Setting surface plugs in offshore wells requires multistage cutting and pulling out of well casings. The milling process may last between a day and a week, depending on the well structure and the depth of the cutting window. The aim is to define the cutting interval so it contains the smallest volume of metal to be processed. The presence of collars, centralisers and welded fins can also substantially increase cutting time.


A multistage ultrasound survey is the conventional method for locating zones of minimal total wall thickness in the tubulars and determining the completion elements. This approach requires well preparations and logging after each stage of the retrieval process. The time spent on well preparation activities such as cleanout, pressure logging and interpretation is active rig time and a target for optimisation.

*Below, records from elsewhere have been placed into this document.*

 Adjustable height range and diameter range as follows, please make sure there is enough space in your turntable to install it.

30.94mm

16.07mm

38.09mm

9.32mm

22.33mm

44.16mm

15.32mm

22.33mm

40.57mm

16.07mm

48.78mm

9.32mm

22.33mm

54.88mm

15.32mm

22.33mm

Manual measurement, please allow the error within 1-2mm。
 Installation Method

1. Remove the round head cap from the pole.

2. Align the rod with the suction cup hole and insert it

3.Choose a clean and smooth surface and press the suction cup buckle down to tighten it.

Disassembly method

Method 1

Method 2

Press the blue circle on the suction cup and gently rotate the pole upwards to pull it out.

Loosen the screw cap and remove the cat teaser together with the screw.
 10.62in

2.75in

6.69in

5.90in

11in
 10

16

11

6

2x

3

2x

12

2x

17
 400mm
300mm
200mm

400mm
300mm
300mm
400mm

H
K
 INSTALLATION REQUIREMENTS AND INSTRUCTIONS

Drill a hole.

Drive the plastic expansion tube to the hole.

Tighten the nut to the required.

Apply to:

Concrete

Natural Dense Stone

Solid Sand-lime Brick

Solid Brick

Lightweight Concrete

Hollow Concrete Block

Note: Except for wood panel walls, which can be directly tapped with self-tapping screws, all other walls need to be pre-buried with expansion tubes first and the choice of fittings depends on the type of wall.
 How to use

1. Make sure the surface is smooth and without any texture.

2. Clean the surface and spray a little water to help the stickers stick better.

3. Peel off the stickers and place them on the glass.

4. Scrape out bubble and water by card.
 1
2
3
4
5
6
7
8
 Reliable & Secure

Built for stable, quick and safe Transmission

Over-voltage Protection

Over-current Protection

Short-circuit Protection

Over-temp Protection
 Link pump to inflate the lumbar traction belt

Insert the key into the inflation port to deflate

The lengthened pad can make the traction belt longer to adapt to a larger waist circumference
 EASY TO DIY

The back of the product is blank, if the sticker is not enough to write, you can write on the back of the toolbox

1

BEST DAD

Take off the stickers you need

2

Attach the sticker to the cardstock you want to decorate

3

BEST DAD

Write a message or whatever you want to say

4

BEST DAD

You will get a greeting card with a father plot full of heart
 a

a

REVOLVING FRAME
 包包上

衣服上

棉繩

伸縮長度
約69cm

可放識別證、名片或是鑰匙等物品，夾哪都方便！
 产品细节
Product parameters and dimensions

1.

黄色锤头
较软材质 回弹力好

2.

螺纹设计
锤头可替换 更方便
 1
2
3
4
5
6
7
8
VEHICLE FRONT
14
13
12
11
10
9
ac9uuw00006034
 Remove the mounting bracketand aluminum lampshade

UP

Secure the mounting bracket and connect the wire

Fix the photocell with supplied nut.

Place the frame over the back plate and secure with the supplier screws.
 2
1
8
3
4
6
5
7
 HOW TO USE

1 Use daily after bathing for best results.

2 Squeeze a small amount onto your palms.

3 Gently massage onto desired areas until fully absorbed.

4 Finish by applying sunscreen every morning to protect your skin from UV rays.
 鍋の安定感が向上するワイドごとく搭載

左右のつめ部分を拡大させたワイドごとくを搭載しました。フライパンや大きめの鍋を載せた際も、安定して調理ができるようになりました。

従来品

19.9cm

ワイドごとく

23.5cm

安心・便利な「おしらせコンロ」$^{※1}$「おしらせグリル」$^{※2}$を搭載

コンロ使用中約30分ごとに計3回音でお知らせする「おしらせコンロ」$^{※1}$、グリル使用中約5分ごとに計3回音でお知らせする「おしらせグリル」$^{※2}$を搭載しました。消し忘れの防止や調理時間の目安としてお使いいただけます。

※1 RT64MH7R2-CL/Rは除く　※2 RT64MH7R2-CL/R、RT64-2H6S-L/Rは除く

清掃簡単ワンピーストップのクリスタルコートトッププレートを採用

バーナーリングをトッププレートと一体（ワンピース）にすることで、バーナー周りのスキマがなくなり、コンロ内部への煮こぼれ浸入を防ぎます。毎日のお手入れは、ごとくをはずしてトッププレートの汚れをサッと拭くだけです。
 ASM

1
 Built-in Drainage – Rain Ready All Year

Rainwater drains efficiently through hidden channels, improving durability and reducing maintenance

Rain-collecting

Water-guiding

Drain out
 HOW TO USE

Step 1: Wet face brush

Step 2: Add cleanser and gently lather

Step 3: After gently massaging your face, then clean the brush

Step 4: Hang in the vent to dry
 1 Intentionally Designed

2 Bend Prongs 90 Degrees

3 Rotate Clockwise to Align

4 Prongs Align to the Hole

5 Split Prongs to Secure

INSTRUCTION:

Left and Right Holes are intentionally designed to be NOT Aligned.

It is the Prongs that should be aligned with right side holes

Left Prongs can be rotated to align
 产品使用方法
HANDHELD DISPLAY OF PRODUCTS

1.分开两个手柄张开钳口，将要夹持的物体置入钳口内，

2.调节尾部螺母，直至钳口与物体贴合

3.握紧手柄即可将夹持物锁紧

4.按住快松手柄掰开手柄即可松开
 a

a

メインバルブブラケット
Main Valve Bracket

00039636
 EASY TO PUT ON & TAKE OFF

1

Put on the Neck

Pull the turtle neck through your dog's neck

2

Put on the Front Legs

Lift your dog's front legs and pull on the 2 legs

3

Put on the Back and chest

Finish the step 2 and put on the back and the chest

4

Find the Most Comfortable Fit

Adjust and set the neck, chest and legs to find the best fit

CS034 Multi Tube Integrity log plot
Figure 1: Results from the TGT Pulse platform survey enabled the operator to adjust the depth of cutting/milling to avoid the risk of cutting the welded fins on the 20-in. casing.


Multi-tube scanning using TGT’s Pulse (electromagnetic) platform can identify and characterise completion elements in up to four concentric metal barriers. The electromagnetic response from the barriers is not affected by the presence of scale or fluids and does not require the tubing to be pulled out of the hole. As a result, the Pulse system enables rigless scanning of tubulars to prepare cut and pull out operations, thereby minimising the time required for these operations. The cutting windows can be determined precisely, enabling the selection of a location with no completion elements and where the total nominal thickness is minimal. The electromagnetic scanning survey can be perfomed riglessly or in a single run at the beginning of the plug and abandonment process. By enabling lighter or rigless interventions, TGT helps minimise carbon footprint.

CS034 Multi Tube Integrity image
Figure 2: Casings retrieved during the plugging and abandonment operations at Cormorant field show precise milling of four tubulars and avoidance of elements such as welded fins on the 20-in. casing.


In this case study, the Pulse survey was conducted on the rig timeline with real- time decisions being made from the results. This called for rapid interpretation, and the average delivery time for results was set at 3–4 hours after the tools rigged down. In each of the four logged wells, all the completion elements were located, described and the cutting window determined. In some cases, the window was adjusted by several feet from the initial plan (Figure 1). All cut and pull out operations went smoothly and using the Pulse system in this way saved more than 100 hours of rig time and resources. Rigs and surface equipment are powered by diesel engines or gas turbines that emit carbon dioxide when fuel is burned. A typical jack-up rig emits around 70t of carbon dioxide per day, and so a 100-hour reduction in rig time translates into substantial energy consumption and emissions savings.


The survey showed that the Pulse platform could detect fins, collars and other completion elements in the third or fourth concentric metal barrier with casing outer diameters of up to 20 in (Figure 2). This means it is possible to determine the exact position for well barrier cutting and enable effective pull out operations, even in situations where the detailed well barrier schematics are unavailable.